Les meilleurs éléments du film proviennent de l’univers de Stephen King, mais pas de cette nouvelle en particulier. Une fois l’acte d’introduction utilisé, les scénaristes ont donc dû ajouter d’autres éléments pour en faire un long-métrage complet. Ils ont puisé leurs idées dans d’autres œuvres de l’auteur afin de créer un film fidèle à son univers thématique. Ainsi, la nouvelle, qui se concentre sur deux adultes parlant d’enfants, glisse vers un point de vue inverse dans le long-métrage. On quitte de plus en plus le point de vue des adultes pour aborder celui des deux sœurs mineures. Une idée intéressante qui rappelle tout un tas d’œuvres “kingdiennes“. Ça, Carrie, Shining ou encore L’institut, plus récemment, sont tous des romans de Stephen King abordant l’enfance avec beaucoup d’ingéniosité. Le Croque-Mitaine reprend d’ailleurs une autre idée terrifiante de Ça : le mal serait immortel. La monstruosité tue des enfants depuis des temps immémoriaux, ce qui donne une autre envergure à la menace. Le cinéaste Rob Savage puise également des idées dans les romans récents de King, comme The Outsider. Il reprend l’aspect mimétique de la créature, ainsi que son appétit pour les familles en souffrance. L’idée d’un monstre dévoreur de sentiments est également présente.

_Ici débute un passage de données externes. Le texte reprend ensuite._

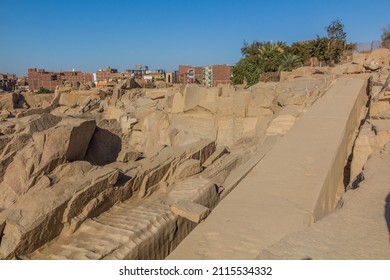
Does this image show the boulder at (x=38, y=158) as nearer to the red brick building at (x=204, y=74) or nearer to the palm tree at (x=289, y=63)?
the palm tree at (x=289, y=63)

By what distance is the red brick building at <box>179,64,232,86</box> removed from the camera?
3167cm

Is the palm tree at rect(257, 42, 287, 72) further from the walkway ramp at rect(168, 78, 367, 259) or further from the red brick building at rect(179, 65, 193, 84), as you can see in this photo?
the red brick building at rect(179, 65, 193, 84)

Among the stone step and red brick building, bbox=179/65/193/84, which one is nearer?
the stone step

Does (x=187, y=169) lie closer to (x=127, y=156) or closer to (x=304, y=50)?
(x=127, y=156)

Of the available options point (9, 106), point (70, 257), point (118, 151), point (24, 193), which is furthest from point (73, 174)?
point (9, 106)

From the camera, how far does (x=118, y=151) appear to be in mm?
6500

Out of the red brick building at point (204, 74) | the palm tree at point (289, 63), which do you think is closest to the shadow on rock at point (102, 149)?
the palm tree at point (289, 63)

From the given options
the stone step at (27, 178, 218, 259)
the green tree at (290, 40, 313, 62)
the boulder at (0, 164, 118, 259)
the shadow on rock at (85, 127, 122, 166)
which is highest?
the green tree at (290, 40, 313, 62)

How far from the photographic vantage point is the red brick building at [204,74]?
31672 millimetres

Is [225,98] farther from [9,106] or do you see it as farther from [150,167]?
[9,106]

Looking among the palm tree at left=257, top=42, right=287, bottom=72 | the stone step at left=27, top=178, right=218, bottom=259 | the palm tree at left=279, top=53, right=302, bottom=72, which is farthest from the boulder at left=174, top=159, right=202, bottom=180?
the palm tree at left=257, top=42, right=287, bottom=72

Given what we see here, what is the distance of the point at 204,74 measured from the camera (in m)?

Et c’est grâce à cette dernière idée que la magie opère. Grâce aux apports de l’œuvre de l’auteur, le scénario classique devient bien plus vaste. Il reste simple, mais laisse pourtant constamment des portes ouvertes sur un univers beaucoup plus étendu. Le Croque-Mitaine pourrait presque être qualifié de lovecraftien dans sa volonté de mythifier sa créature, un monstre qui se devine à travers les thématiques pessimistes ou les décors conçus pour instaurer un malaise constant. Que ce soit le cabinet du psy au cœur de la maison ou le sous-sol rempli d’objets morbides, l’ambiance doit beaucoup au travail d’Eli Born (To Be Alive), l’excellent directeur de la photographie du film. Il transforme ce simple film d’horreur en une sorte de jeu avec le spectateur, qui se retrouve à scruter l’obscurité pour tenter d’apercevoir la créature. Parfois, cela se fait à ses dépens, car si vous la voyez, cela signifie qu’elle vous observe également. Peut-être même à l’instant où vous lisez ces lignes.

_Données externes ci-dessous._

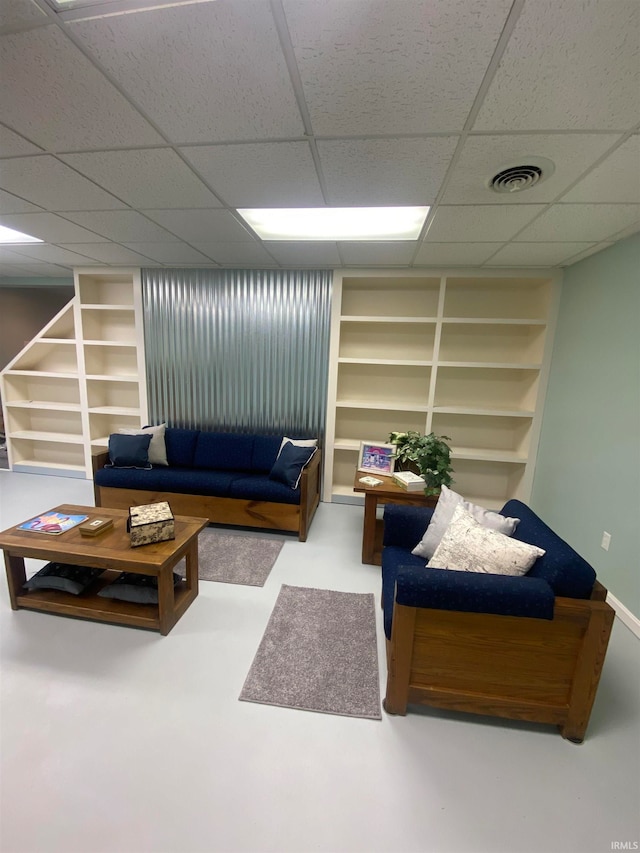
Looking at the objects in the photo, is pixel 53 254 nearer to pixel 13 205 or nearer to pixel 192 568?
pixel 13 205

C’est quoi le cinéma de Rob Savage ? Ce jeune réalisateur nous permet de garder espoir dans le cinéma d’horreur britannique. En quelques films, il s’est imposé comme l’un des talents à suivre. Il utilise ses références, comme La Maison du Diable de Wise et Les Innocents de Clayton, avec parcimonie, sans tomber dans la parodie. En prenant le genre au sérieux, en l’occurrence le mythe enfantin du Croque-Mitaine, il renouvelle à sa manière les “petits” films d’horreur classiques. Bien que ce nouveau long-métrage ne deviendra pas un film de genre culte, on lui souhaite un joli succès.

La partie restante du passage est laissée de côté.